## STATED EXERCISE
Copy the part of the items that opens with the line containing "In the context" and closes with the last line of the items, keeping every word and mark unchanged.

-- START MATERIAL FOR THE TASK --

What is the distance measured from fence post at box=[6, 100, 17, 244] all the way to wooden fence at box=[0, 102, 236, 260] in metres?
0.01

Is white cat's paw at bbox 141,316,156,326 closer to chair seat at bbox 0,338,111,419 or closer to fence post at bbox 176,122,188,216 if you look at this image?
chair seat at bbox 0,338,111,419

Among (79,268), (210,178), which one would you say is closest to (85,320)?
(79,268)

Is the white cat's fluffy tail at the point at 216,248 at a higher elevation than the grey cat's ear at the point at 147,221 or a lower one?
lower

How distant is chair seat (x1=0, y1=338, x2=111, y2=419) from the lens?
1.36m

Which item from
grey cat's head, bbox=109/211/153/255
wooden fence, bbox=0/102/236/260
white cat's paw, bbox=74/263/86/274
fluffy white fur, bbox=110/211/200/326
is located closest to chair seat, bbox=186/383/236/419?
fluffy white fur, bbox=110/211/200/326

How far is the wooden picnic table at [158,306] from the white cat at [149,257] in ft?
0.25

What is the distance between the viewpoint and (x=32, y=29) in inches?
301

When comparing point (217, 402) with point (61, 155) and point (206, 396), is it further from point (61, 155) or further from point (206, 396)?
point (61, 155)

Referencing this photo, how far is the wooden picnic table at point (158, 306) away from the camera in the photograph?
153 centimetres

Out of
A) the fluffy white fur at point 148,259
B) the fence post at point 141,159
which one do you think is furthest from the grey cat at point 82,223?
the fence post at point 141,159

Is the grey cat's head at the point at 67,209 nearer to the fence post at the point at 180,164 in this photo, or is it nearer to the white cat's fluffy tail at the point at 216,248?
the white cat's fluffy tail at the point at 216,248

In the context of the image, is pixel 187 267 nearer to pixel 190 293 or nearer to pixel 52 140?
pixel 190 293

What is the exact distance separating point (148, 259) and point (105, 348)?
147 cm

-- END MATERIAL FOR THE TASK --

## SOLUTION BELOW
In the context of the image, is pixel 187 267 nearer to pixel 190 293 or nearer to pixel 52 140?
pixel 190 293

What is the exact distance separating point (148, 259) and point (105, 348)?
147 cm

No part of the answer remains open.